ACL2025

Open-World Attribute Mining for E-Commerce Products with Multimodal Self-Correction Instruction Tuning

Jiaqi Li, Yanming Li, Xiaoli Shen, Chuanyi Zhang, Guilin Qi, Sheng Bi

被引用 2 次

摘要

In e-commerce, effective product Attribute Mining (AM) is essential for enhancing product features and aiding consumer decisions. However, current AM methods often focus on extracting attributes from unimodal text, underutilizing multimodal data. In this paper, we propose a novel framework called Multimodal Self-Correction Instruction Tuning (MSIT) to mine new potential attributes from images and texts with Multimodal Large Language Models (MLLMs). The tuning process involves two datasets: Attribute Generation Tuning Data (AGTD) and Chain-of-Thought Tuning Data (CTTD). AGTD is constructed utilizing incontext learning with a small set of seed attributes, aiding the MLLMs in accurately extracting attribute-value pairs from multimodal information.

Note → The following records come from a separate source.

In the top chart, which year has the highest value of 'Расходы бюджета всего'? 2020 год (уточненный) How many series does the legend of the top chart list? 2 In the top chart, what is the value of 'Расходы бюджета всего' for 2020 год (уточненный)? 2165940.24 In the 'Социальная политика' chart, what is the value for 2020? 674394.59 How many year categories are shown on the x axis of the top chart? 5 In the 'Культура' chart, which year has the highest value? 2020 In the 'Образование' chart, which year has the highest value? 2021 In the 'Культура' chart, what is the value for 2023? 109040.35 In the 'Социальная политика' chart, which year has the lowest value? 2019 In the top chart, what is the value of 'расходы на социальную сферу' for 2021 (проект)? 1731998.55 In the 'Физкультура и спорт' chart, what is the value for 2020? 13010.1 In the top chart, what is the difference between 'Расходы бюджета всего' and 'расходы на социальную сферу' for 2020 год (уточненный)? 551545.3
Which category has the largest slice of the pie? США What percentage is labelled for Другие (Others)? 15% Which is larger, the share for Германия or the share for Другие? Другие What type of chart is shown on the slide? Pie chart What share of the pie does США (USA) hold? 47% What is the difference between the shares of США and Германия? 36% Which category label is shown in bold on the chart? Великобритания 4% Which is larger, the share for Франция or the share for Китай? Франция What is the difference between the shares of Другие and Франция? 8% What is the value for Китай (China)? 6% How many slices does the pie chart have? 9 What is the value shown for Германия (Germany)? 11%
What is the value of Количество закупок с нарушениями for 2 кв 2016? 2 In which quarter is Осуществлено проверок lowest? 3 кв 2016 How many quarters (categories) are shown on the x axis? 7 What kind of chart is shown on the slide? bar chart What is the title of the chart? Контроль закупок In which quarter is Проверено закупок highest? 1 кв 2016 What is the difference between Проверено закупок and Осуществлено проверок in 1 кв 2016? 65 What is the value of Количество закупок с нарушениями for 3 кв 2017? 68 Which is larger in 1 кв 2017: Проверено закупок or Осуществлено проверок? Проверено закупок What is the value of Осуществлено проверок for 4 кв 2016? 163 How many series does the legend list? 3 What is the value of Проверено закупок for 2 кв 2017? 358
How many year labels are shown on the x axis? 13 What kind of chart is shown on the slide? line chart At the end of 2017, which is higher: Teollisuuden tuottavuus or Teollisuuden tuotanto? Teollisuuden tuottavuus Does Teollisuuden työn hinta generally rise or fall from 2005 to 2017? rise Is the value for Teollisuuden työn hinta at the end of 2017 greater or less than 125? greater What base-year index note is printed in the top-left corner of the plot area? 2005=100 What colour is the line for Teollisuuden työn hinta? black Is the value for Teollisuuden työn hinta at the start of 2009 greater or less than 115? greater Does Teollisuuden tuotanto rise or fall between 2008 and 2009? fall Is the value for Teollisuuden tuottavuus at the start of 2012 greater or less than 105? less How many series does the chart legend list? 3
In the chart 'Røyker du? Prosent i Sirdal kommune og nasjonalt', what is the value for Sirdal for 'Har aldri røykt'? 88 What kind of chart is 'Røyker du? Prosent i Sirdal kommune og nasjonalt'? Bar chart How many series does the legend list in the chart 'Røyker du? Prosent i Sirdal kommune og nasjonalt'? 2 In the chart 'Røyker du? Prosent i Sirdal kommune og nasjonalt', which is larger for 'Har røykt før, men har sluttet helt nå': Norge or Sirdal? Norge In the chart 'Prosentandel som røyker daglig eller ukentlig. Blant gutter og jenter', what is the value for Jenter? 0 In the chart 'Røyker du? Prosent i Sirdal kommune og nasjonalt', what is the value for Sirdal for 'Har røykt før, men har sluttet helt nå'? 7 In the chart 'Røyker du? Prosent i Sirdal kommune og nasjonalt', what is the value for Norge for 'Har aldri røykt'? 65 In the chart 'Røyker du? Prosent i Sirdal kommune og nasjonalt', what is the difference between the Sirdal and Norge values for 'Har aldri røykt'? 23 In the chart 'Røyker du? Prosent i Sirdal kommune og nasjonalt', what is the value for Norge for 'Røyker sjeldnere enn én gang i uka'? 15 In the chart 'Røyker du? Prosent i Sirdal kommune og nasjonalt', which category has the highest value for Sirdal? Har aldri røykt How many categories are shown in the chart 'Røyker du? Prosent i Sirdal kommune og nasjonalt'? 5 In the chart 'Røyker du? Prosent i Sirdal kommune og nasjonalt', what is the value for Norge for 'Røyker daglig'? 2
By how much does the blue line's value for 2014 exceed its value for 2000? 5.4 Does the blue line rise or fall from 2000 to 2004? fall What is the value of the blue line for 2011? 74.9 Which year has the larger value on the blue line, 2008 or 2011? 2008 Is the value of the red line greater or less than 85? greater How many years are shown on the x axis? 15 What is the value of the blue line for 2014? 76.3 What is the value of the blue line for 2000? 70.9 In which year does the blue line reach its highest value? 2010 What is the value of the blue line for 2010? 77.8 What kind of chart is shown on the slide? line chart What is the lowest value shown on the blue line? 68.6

To introduce explicit reasoning and improve the extraction accuracy, we construct CTTD, which incorporates a structured 5-step reasoning process for self-correction. Finally, we employ a 3-stage inference process to filter out redundant attributes and sequentially validate each generated attribute. Comprehensive experimental results on two datasets show that MSIT outperforms state-of-the-art methods. We will release our code and data in the near future.